Across the market, the town hedgewitch, Corinda, waved to her. “Naelin!” Corinda hurried through the crowd, jostling people out of the way with her plump elbows. “Oh, Naelin!”
“Corinda, I’d been thinking that I should bring you more charms to sell—”
The woman embraced her. “I’ve been so worried for you!”
Naelin patted Corinda’s back awkwardly. All right, that’s . . . nice? She wasn’t outwardly affectionate with people who weren’t her children very often, and Corinda had never greeted her with a hug before. “You have? That’s . . .” She searched for the right word. Sweet? Odd? Alarming? “I’m fine. We’re all fine. Why would you be worried?”
Corinda leaned close enough for Naelin to smell the honey-bread on her breath and faintly sour sweat on her skin. “Because of them. You know. I was there when Renet told them about you. I tried to shush him, but you know how he is.” She hugged Naelin again. “Oh, I thought they’d take you for sure!”
Naelin wished that Corinda wouldn’t talk so loud. She glanced right and left—the other shoppers were listening in, and a few di
dn’t bother to hide it. “There’s no reason for them to take me,” Naelin said in a loud, steady voice. “I have no powers.”
“But they think you do,” Corinda said. “They’ve been in town, asking about you.”
Naelin felt herself grow cold. I didn’t fool them, she thought. I should have known. “I thought they’d left.” She pulled away from her friend and glanced through the crowd, half expecting to see the champion and guard watching her. Her skin prickled with goose bumps. “I have to get home.”
“Of course,” Corinda said. “Go safely. But Naelin, you should know that they’re talking to everyone. And people are mentioning . . . you know.” She nodded significantly northward, toward the school.

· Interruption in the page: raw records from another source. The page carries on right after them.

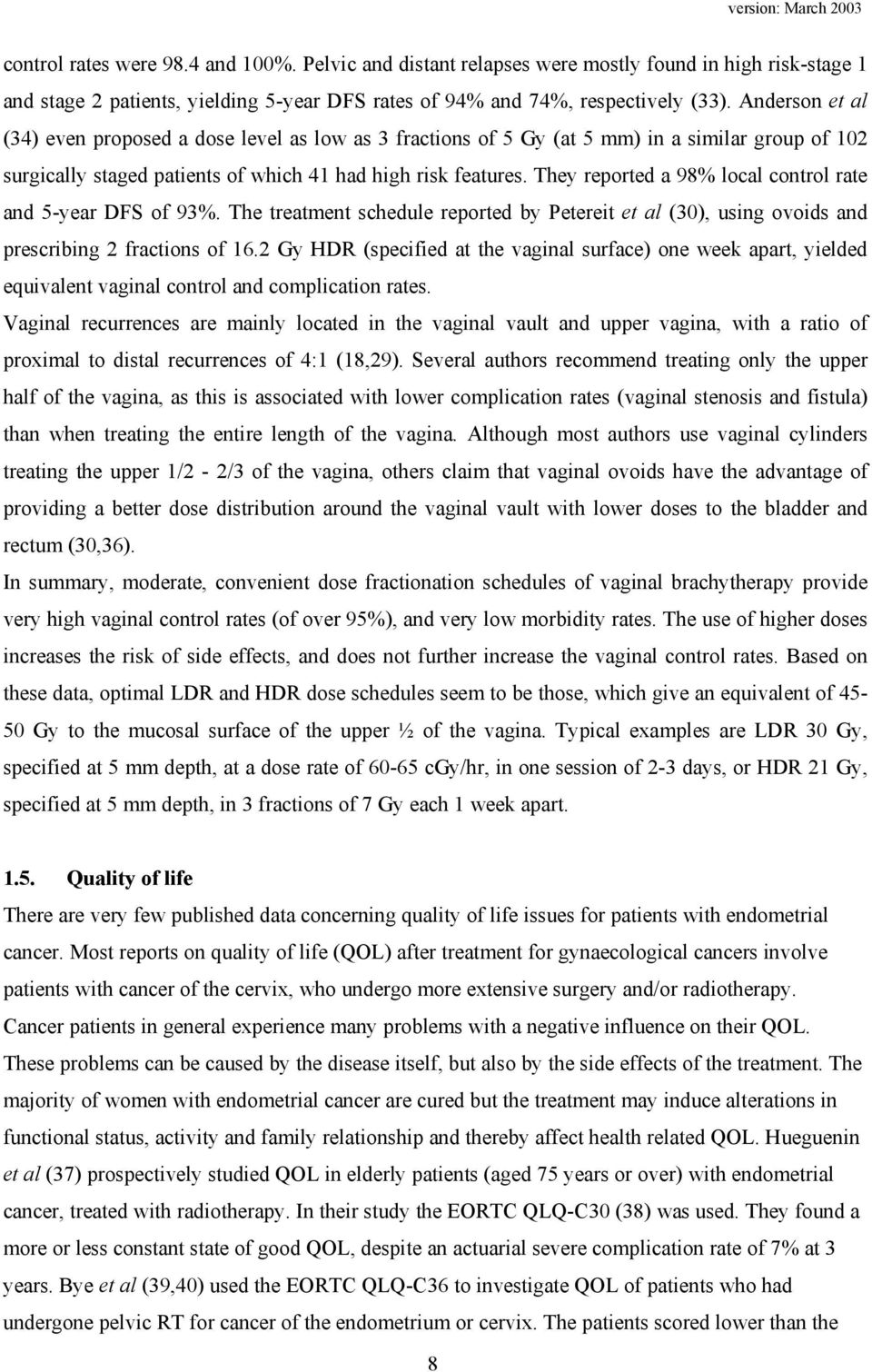 version: March 2003

control rates were 98.4 and 100%. Pelvic and distant relapses were mostly found in high risk-stage 1 and stage 2 patients, yielding 5-year DFS rates of 94% and 74%, respectively (33). Anderson et al (34) even proposed a dose level as low as 3 fractions of 5 Gy (at 5 mm) in a similar group of 102 surgically staged patients of which 41 had high risk features. They reported a 98% local control rate and 5-year DFS of 93%. The treatment schedule reported by Petereit et al (30), using ovoids and prescribing 2 fractions of 16.2 Gy HDR (specified at the vaginal surface) one week apart, yielded equivalent vaginal control and complication rates.

Vaginal recurrences are mainly located in the vaginal vault and upper vagina, with a ratio of proximal to distal recurrences of 4:1 (18,29). Several authors recommend treating only the upper half of the vagina, as this is associated with lower complication rates (vaginal stenosis and fistula) than when treating the entire length of the vagina. Although most authors use vaginal cylinders treating the upper 1/2 - 2/3 of the vagina, others claim that vaginal ovoids have the advantage of providing a better dose distribution around the vaginal vault with lower doses to the bladder and rectum (30,36).

In summary, moderate, convenient dose fractionation schedules of vaginal brachytherapy provide very high vaginal control rates (of over 95%), and very low morbidity rates. The use of higher doses increases the risk of side effects, and does not further increase the vaginal control rates. Based on these data, optimal LDR and HDR dose schedules seem to be those, which give an equivalent of 45-50 Gy to the mucosal surface of the upper ½ of the vagina. Typical examples are LDR 30 Gy, specified at 5 mm depth, at a dose rate of 60-65 cGy/hr, in one session of 2-3 days, or HDR 21 Gy, specified at 5 mm depth, in 3 fractions of 7 Gy each 1 week apart.

1.5. Quality of life

There are very few published data concerning quality of life issues for patients with endometrial cancer. Most reports on quality of life (QOL) after treatment for gynaecological cancers involve patients with cancer of the cervix, who undergo more extensive surgery and/or radiotherapy.

Cancer patients in general experience many problems with a negative influence on their QOL. These problems can be caused by the disease itself, but also by the side effects of the treatment. The majority of women with endometrial cancer are cured but the treatment may induce alterations in functional status, activity and family relationship and thereby affect health related QOL. Hueguenin et al (37) prospectively studied QOL in elderly patients (aged 75 years or over) with endometrial cancer, treated with radiotherapy. In their study the EORTC QLQ-C30 (38) was used. They found a more or less constant state of good QOL, despite an actuarial severe complication rate of 7% at 3 years. Bye et al (39,40) used the EORTC QLQ-C36 to investigate QOL of patients who had undergone pelvic RT for cancer of the endometrium or cervix. The patients scored lower than the

8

Oh, no, Naelin thought. She’d hoped that everyone had forgotten. It had been years since anyone had mentioned it. Erian had been little, younger than Llor was now, when a rogue wood spirit had split the base of the tree that held the school. The tree had teetered, all the children trapped on the platform high above. Down below, with the other parents, Naelin had seen it all happen. She remembered knowing with absolute clarity that if she didn’t do something, the tree would fall and all the children with it. And she remembered watching, with the other parents, as the spirit was forced to heal the tree, knitting the base together, strengthening the trunk with vines, holding it upright until the children could be rescued—and then Naelin had fainted, which was when the rumors began that she had done it. “No one has any proof.”
“People don’t need proof to spread rumors,” Corinda said. “You’d better get home and lay low. The queen’s own champion, well, it’s the most exciting thing to happen in Everdale in ages, and everyone wants to talk to him. Pretty soon, they’ll be making up stories about you just for the chance to look at the man who chose the woman who became queen.”